Stored items

-*-*-

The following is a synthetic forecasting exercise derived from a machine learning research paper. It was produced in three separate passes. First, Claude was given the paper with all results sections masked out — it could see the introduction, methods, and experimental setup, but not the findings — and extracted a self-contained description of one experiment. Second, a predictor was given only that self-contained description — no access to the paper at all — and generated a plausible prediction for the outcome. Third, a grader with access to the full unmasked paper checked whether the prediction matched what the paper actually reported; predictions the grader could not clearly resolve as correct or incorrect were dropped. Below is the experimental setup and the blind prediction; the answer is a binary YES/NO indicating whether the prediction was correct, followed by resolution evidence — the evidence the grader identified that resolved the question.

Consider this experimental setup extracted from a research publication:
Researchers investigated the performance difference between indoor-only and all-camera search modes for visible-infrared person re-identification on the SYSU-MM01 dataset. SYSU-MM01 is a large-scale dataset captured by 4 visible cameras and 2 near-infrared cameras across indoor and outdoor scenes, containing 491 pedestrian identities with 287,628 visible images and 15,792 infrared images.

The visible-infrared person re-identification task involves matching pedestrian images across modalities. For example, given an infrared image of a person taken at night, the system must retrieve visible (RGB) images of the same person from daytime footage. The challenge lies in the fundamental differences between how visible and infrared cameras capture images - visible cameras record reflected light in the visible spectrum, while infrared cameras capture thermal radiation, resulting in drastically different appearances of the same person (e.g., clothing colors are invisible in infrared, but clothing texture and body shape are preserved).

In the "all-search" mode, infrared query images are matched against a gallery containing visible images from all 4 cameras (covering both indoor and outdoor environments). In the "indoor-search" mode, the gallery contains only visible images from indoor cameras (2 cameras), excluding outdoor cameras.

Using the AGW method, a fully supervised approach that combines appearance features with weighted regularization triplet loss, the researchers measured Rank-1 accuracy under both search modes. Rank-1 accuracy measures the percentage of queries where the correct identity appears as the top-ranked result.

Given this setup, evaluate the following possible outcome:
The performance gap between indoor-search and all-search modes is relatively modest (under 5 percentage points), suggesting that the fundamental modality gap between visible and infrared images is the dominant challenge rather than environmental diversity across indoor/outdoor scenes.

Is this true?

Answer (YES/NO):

-*-*-

REQUIREMENT: Repeat each record word for word. Do not leave any out.

COMPLETED EXERCISE:
The following is a synthetic forecasting exercise derived from a machine learning research paper. It was produced in three separate passes. First, Claude was given the paper with all results sections masked out — it could see the introduction, methods, and experimental setup, but not the findings — and extracted a self-contained description of one experiment. Second, a predictor was given only that self-contained description — no access to the paper at all — and generated a plausible prediction for the outcome. Third, a grader with access to the full unmasked paper checked whether the prediction matched what the paper actually reported; predictions the grader could not clearly resolve as correct or incorrect were dropped. Below is the experimental setup and the blind prediction; the answer is a binary YES/NO indicating whether the prediction was correct, followed by resolution evidence — the evidence the grader identified that resolved the question.

Consider this experimental setup extracted from a research publication:
Researchers investigated the performance difference between indoor-only and all-camera search modes for visible-infrared person re-identification on the SYSU-MM01 dataset. SYSU-MM01 is a large-scale dataset captured by 4 visible cameras and 2 near-infrared cameras across indoor and outdoor scenes, containing 491 pedestrian identities with 287,628 visible images and 15,792 infrared images.

The visible-infrared person re-identification task involves matching pedestrian images across modalities. For example, given an infrared image of a person taken at night, the system must retrieve visible (RGB) images of the same person from daytime footage. The challenge lies in the fundamental differences between how visible and infrared cameras capture images - visible cameras record reflected light in the visible spectrum, while infrared cameras capture thermal radiation, resulting in drastically different appearances of the same person (e.g., clothing colors are invisible in infrared, but clothing texture and body shape are preserved).

In the "all-search" mode, infrared query images are matched against a gallery containing visible images from all 4 cameras (covering both indoor and outdoor environments). In the "indoor-search" mode, the gallery contains only visible images from indoor cameras (2 cameras), excluding outdoor cameras.

Using the AGW method, a fully supervised approach that combines appearance features with weighted regularization triplet loss, the researchers measured Rank-1 accuracy under both search modes. Rank-1 accuracy measures the percentage of queries where the correct identity appears as the top-ranked result.

Given this setup, evaluate the following possible outcome:
The performance gap between indoor-search and all-search modes is relatively modest (under 5 percentage points), suggesting that the fundamental modality gap between visible and infrared images is the dominant challenge rather than environmental diversity across indoor/outdoor scenes.

Is this true?

Answer (YES/NO):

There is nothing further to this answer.